Northern Ireland

Shimna Integrated College forms gay-straight alliance

The Rainbow Project highlighted Shimna College as a "model of good practice"
Image caption The Rainbow Project highlighted Shimna College as a "model of good practice"

An integrated college in County Down has become the first school in NI to form a Gay-Straight Alliance (GSA).

Gay and straight students at Shimna Integrated College in Newcastle set up the GSA to tackle homophobic bullying.

Principal Kevin Lambe said that the group grew out of the college's need to deal with homophobic bullying head-on.

"It has a similar, but more specific ethos to an integrated school. It says 'some of us are straight, some are gay, let's meet together'," he said.

"Most bullying, most racism has been publicly gotten rid of. Words that you are called because of your religion, because of your skin colour, most of that has disappeared.

"But homophobic bullying I'm sorry to say is quite common. As the form of bullying which most induces young people to harm themselves or even kill themselves, surely we can't turn away from that and say 'oh that's a delicate type of bullying, we can't really deal with that'."

Mr Lambe said the school had not received any negative feedback from parents about the initiative.

"I haven't had a single parent say a negative word about it. I've had positive words about it, but no negativity at all," he said.

'Prevalent problem'

"One of the reactions we're getting, is that it is a brave move.
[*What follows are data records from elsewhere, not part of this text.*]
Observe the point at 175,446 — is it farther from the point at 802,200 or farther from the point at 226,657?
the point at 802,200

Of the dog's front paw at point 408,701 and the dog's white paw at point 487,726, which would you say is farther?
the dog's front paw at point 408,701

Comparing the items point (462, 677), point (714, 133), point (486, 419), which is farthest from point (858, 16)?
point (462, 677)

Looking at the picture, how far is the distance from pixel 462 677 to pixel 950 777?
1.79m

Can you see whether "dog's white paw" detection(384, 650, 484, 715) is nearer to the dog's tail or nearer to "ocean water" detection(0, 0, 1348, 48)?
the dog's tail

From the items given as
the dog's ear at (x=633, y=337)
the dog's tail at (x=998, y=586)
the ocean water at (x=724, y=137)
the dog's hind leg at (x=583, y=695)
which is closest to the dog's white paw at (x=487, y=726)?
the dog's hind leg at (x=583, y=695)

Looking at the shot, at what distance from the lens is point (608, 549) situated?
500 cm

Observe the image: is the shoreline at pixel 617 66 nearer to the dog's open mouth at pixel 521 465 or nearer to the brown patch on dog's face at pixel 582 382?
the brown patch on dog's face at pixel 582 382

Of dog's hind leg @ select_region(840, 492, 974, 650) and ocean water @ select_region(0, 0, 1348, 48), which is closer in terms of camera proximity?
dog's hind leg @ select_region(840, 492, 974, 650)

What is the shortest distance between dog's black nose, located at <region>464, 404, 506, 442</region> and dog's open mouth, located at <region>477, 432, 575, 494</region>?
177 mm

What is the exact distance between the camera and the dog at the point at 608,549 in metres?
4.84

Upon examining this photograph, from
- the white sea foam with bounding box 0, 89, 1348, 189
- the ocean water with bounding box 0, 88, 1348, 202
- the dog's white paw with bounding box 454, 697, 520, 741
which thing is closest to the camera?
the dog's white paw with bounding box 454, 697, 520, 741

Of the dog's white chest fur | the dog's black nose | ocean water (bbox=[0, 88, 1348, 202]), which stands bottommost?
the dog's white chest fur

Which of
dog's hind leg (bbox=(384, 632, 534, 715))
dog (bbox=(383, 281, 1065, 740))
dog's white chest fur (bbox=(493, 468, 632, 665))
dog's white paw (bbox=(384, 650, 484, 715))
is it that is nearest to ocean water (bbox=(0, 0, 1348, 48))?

"But anti-bullying has to be at the heart of what every school does and the fact is that homophobic bullying is one of the most difficult and persistent types of bullying currently, so I think every school should look to that as well.

"Let's be honest, homophobic bullying happens openly, therefore I really believe you have to react to it and deal with it openly."

The Rainbow Project have highlighted Shimna College as a "model of good practice" which other schools should learn from.

Education Equality Officer Gavin Boyd said homophobic bullying was a "serious and prevalent problem" across schools in Northern Ireland.

"It is not frequently discussed in schools and many teachers are unsure of how, or even if, they should intervene when they witness homophobic bullying," he said.

"There are young people, teachers and principals in schools all over Northern Ireland who want to make sure that their school is a safe and welcoming place for everyone, but perhaps they don't know how to achieve this or if they will have support in tackling homophobic bullying.

Mr Boyd said that support was available from the Rainbow Project and the Cara-Friend LGBT organisation.

"We offer training and resources for teachers to give them the knowledge and confidence they need to tackle homophobic bullying when they witness it."

The project has also launched a guide for teachers on homophobic bullying. It is aimed at providing advice for teachers dealing with homophobic incidents.